The principle of performance of mechanics can also be used to describe non-conservative systems with one degree of freedom.

Energy law

The energy law of mechanics follows as a special case from the power law for conservative systems.

Working set

The working set

{\ displaystyle W = \ int _ {\ gamma} F \ mathrm {d} s}

finally forms the fourth possibility to determine the equation of motion of a dynamic system. With the work W , kinetic energy is fed to the body on which the force F acts along the path γ , which can then be converted into position energy or deformation energy according to the law of conservation of energy . Energy is withdrawn from the force-exerting system in the same way as it is transmitted through work.

literature

R. Mahnken: Textbook of Technical Mechanics - Dynamics . 2nd edition Springer, Berlin 2012, ISBN 978-3-642-19837-3
RC Hibbeler: Technical Mechanics 3 - Dynamics. 10th edition, Pearson Studium, Munich 2006, ISBN 3-8273-7135-X
Alfred Böge: Technical mechanics - statics, dynamics, fluid mechanics, strength theory. 27th edition, ISBN 3-8348-0115-1
Dietmar Gross, Werner Hauger, Jörg Schröder, Wolfgang A. Wall: Technical Mechanics: Volume 3: Kinetics . 12th edition. Springer Vieweg, 2012, ISBN 978-3-642-29529-4 .

Web links

Wikibooks: Dynamics - Learning and Teaching Materials

Individual evidence

↑ Mahnken: Textbook of Technical Mechanics - Dynamics , Springer, 2nd edition, 2012, p. 3.
^ Günter Holzmann, Heinz Meyer, Georg Schumpich: Technical Mechanics Statics . 12th edition. S. 2 .
↑ Lord Kelvin , Peter Guthrie Tait : Treatise on Natural Philosophy . Part I. Cambridge University press, London, Berlin, New York 1912, pp. vi ( archive.org [accessed December 13, 2017] first edition 1879, reprint 1886, 1890, 1896, 1903 and 1912).
^ Gross, Hauger, Schröder, Wall (2012), p. 65.

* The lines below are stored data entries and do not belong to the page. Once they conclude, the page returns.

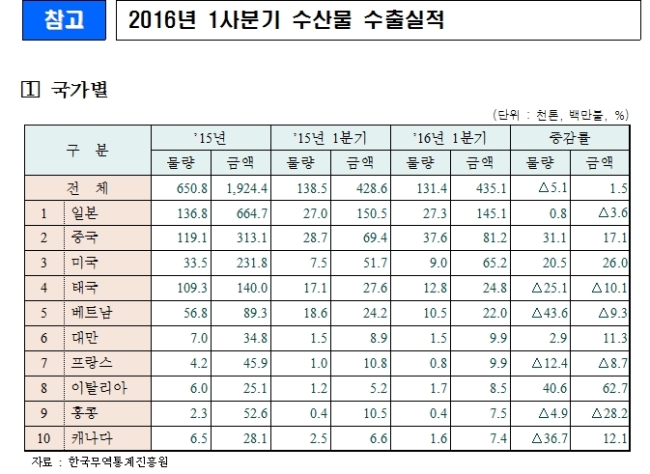 참고

2016년 1사분기 수산물 수출실적

1 국가별

(단위 : 천톤, 백만불, %)

| 구 분 | | '15년 | | '15년 1분기 | | '16년 1분기 | | 증감률 | |
|---|---|---|---|---|---|---|---|---|---|
| | | 물량 | 금액 | 물량 | 금액 | 물량 | 금액 | 물량 | 금액 |
| 전 체 | | 650.8 | 1,924.4 | 138.5 | 428.6 | 131.4 | 435.1 | △5.1 | 1.5 |
| 1 | 일본 | 136.8 | 664.7 | 27.0 | 150.5 | 27.3 | 145.1 | 0.8 | △3.6 |
| 2 | 중국 | 119.1 | 313.1 | 28.7 | 69.4 | 37.6 | 81.2 | 31.1 | 17.1 |
| 3 | 미국 | 33.5 | 231.8 | 7.5 | 51.7 | 9.0 | 65.2 | 20.5 | 26.0 |
| 4 | 태국 | 109.3 | 140.0 | 17.1 | 27.6 | 12.8 | 24.8 | △25.1 | △10.1 |
| 5 | 베트남 | 56.8 | 89.3 | 18.6 | 24.2 | 10.5 | 22.0 | △43.6 | △9.3 |
| 6 | 대만 | 7.0 | 34.8 | 1.5 | 8.9 | 1.5 | 9.9 | 2.9 | 11.3 |
| 7 | 프랑스 | 4.2 | 45.9 | 1.0 | 10.8 | 0.8 | 9.9 | △12.4 | △8.7 |
| 8 | 이탈리아 | 6.0 | 25.1 | 1.2 | 5.2 | 1.7 | 8.5 | 40.6 | 62.7 |
| 9 | 홍콩 | 2.3 | 52.6 | 0.4 | 10.5 | 0.4 | 7.5 | △4.9 | △28.2 |
| 10 | 캐나다 | 6.5 | 28.1 | 2.5 | 6.6 | 1.6 | 7.4 | △36.7 | 12.1 |

자료 : 한국무역통계진흥원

[1] Mahnken: Textbook of Technical Mechanics - Dynamics , Springer, 2nd edition, 2012, p. 3.

[2] Günter Holzmann, Heinz Meyer, Georg Schumpich: Technical Mechanics Statics . 12th edition. S. 2 .

[3] Lord Kelvin , Peter Guthrie Tait : Treatise on Natural Philosophy . Part I. Cambridge University press, London, Berlin, New York 1912, pp. vi ( archive.org [accessed December 13, 2017] first edition 1879, reprint 1886, 1890, 1896, 1903 and 1912).

[4] Gross, Hauger, Schröder, Wall (2012), p. 65.